Sources say Cooper’s plan depended on three Republican senators—David Fowler, Mark Norris, and Ron Ramsey—who briefly entertained the idea of voting for a flat-rate income tax, as long as there was a public referendum on the matter later. But after being verbally horsewhipped in a private, hurriedly called meeting with other Republicans, the three backed down and the tenuous compromise collapsed. By the time most protesters arrived, the other side had already surrendered.

It took another horn-blaring, window-breaking hour, though, for the radio and television reporters finally to realize that Bundgaard’s original story—dutifully repeated by the rest—had been superceded by events.

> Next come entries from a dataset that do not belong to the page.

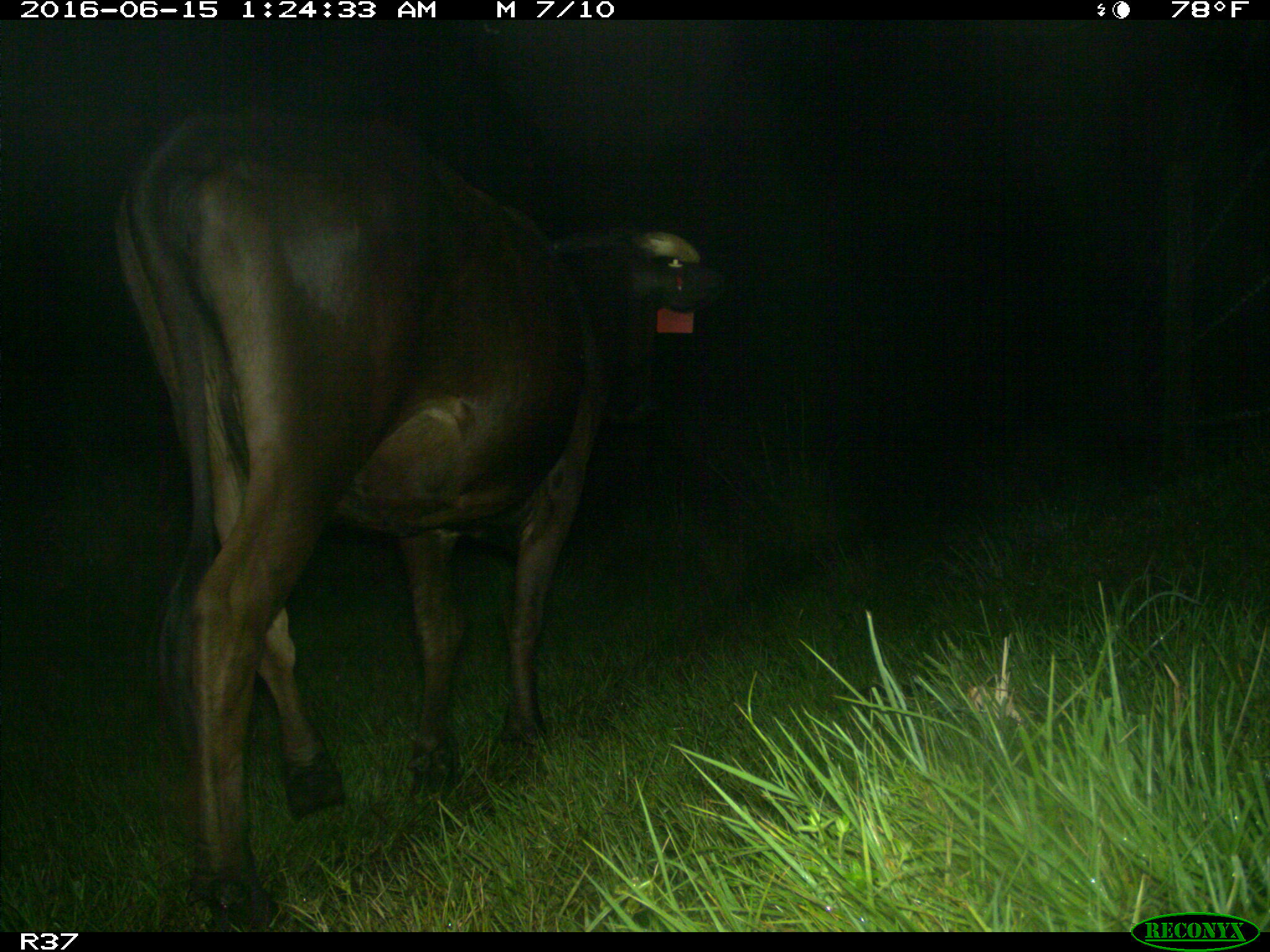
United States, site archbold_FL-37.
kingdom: Animalia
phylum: Chordata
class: Mammalia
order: Artiodactyla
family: Bovidae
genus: Bos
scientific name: Bos taurus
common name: domestic cow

During that time, Bundgaard himself was locked out of the Capitol along with many demonstrators. Fellow Channel 2 staffer Jay Korff stayed inside and was the first television journalist to report that the Senate had passed the “bare bones” budget, effectively ending the tax debate.

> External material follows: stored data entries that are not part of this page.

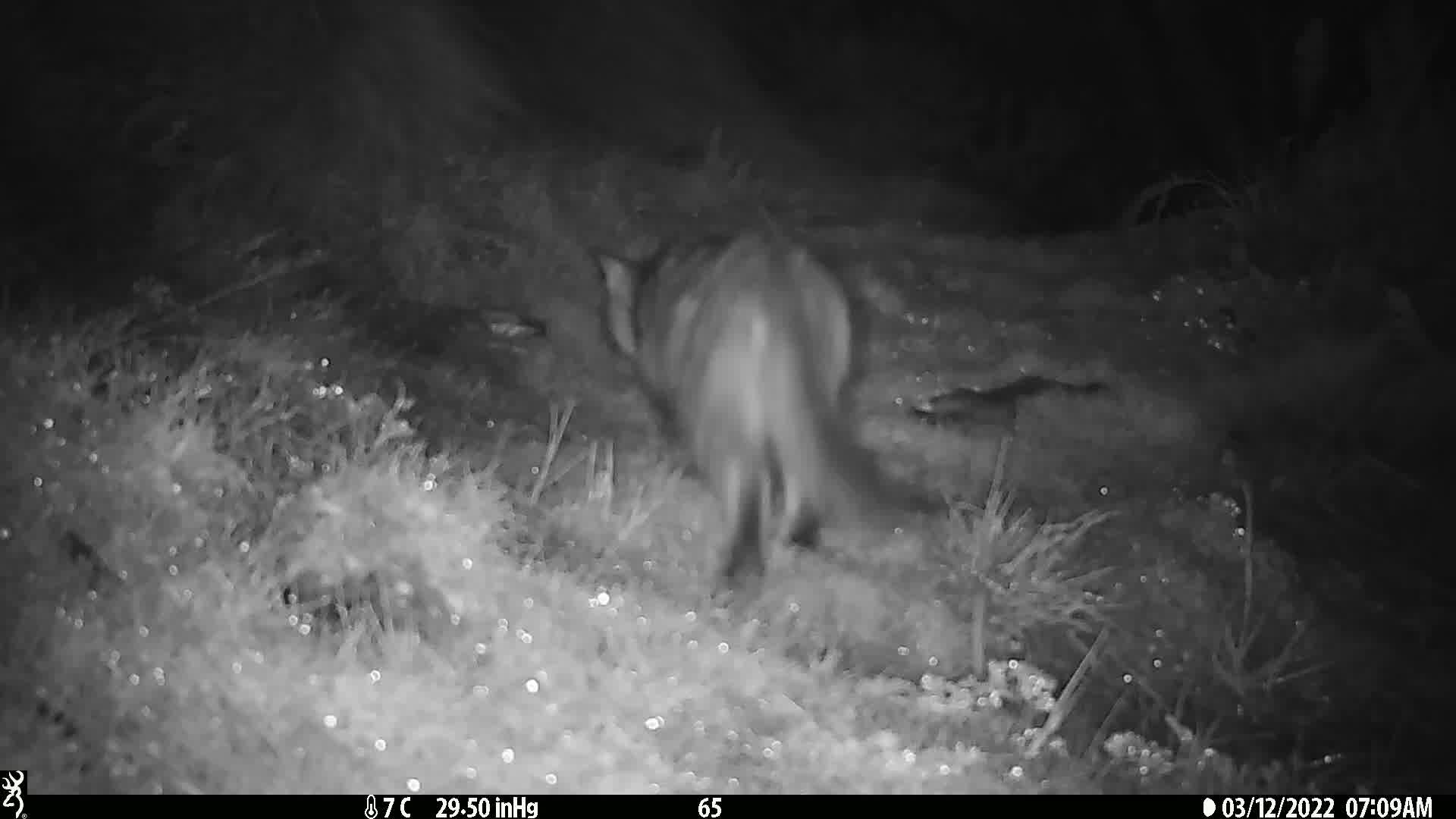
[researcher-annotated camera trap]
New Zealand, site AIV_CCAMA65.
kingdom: Animalia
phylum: Chordata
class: Mammalia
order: Carnivora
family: Felidae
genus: Felis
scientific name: Felis catus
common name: domestic cat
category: cat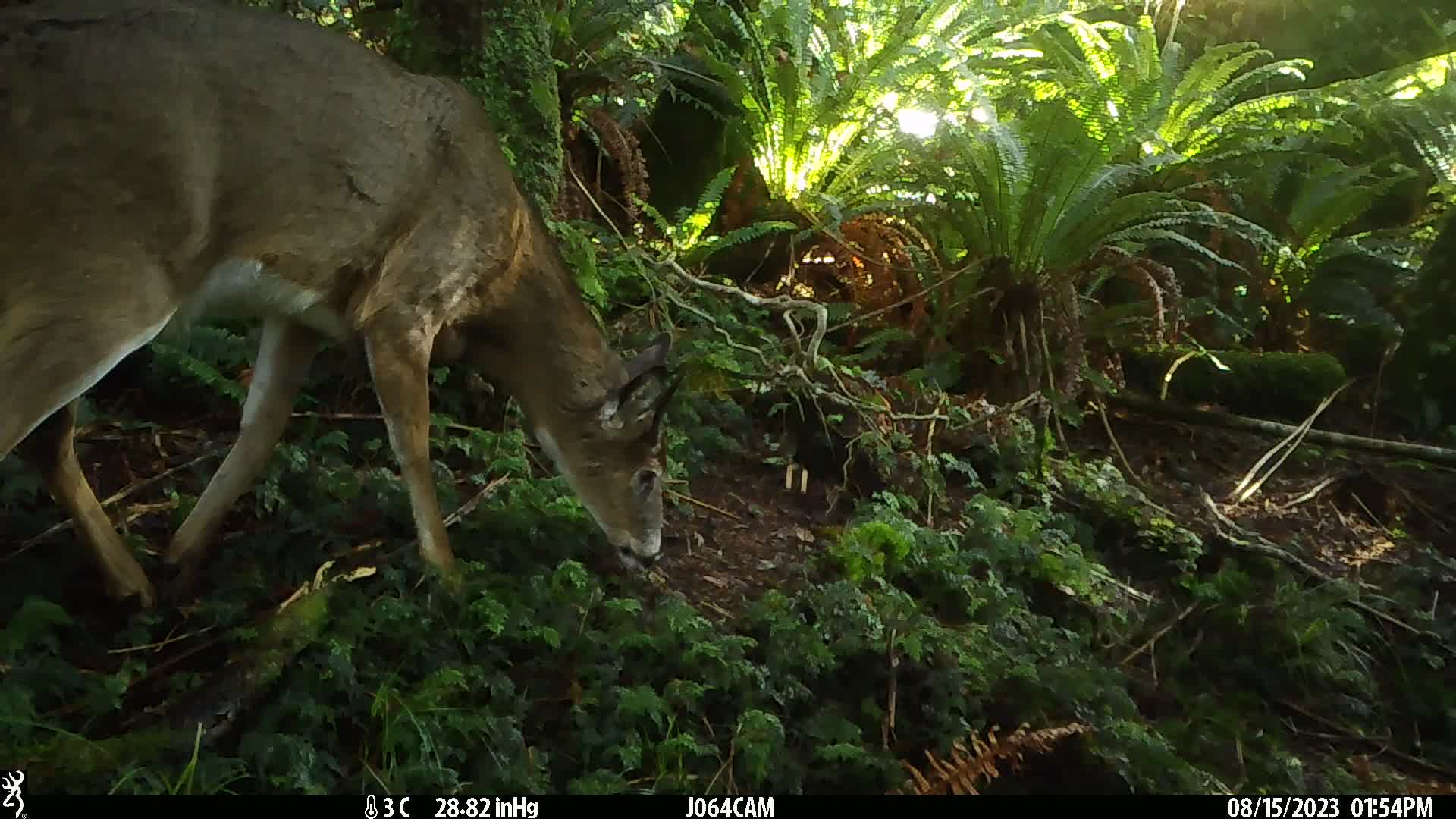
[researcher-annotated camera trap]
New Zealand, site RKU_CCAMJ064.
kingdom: Animalia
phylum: Chordata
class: Mammalia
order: Artiodactyla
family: Cervidae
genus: Odocoileus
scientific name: Odocoileus virginianus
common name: white-tailed deer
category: white tailed deer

WTVF-Channel 5’s Scott Couch seemed stuck forever at a side door of the Capitol, where angry demonstrators confronted police. He was in the right place, though, to catch a legislative spokesman announce to the cheering crowd that the Senate had passed the no-tax budget.

With the station’s best political reporter, Lydia Lenker, sick at home, Channel 5 sent Ben Hall and Sybril Bennett to the Capitol instead. Bennett, who has been at the station about a year, reportedly tapped Tennessean staffer Duren Cheek on the shoulder and asked something like, “Sen. Rochelle, are you available for an interview?” Cheek politely corrected her.

WSMV-Channel 4’s Dennis Ferrier seemed to spend most of his time sympathetically interviewing protesters and editorializing against an income tax. Handicapped by the recent retirement of Jim Travis, the Channel 4 team offered the least informative reports of the three stations and, despite a near riot inside the state Capitol, switched back to regular programming as soon as the news hour ended.

A numbers game

How many protesters were inside the Capitol?

♦ “About 100,” reported Rebecca Ferrar and Tom Humphrey in The Knoxville News Sentinel.

♦ “About 200,” the Associated Press wrote.

♦ “Perhaps 300,” according to Joe White’s story in The City Paper, and another “500 shouting demonstrators” outside.

♦ “More than 1,000...stormed the Capitol,” reported The Tennessean, “with several hundred more across the street.” The paper never reported how many actually made it into the building.

A little irony

One of four demonstrators detained Thursday night was Anna Hobbs, wife of conservative political writer Bill Hobbs, whose anti-tax protests regularly appear in The City Paper. When a Metro cop wouldn’t let the couple drive past him, Anna let fly with an epithet or two. She was handcuffed, charged with disorderly conduct, then released.

Anna should know all about freedom of speech. Her father, Charles Overby, is chairman and CEO of the Freedom Forum, parent organization of the First Amendment Center at Vanderbilt.

Below the belt

The lowest blow Thursday night was not the rock thrown through a window in the governor’s office but the anonymous demonstrator who reportedly socked Tennessean political editor Frank Gibson in the gut.

Fellow Gannettoid Dwight Lewis wrote Sunday that the protester was “apparently thinking” that Gibson was a legislator.

Gibson is in charge of the paper’s one-sided, pro-income tax news coverage. It seems just as likely that the anti-tax thug knew exactly what he was doing.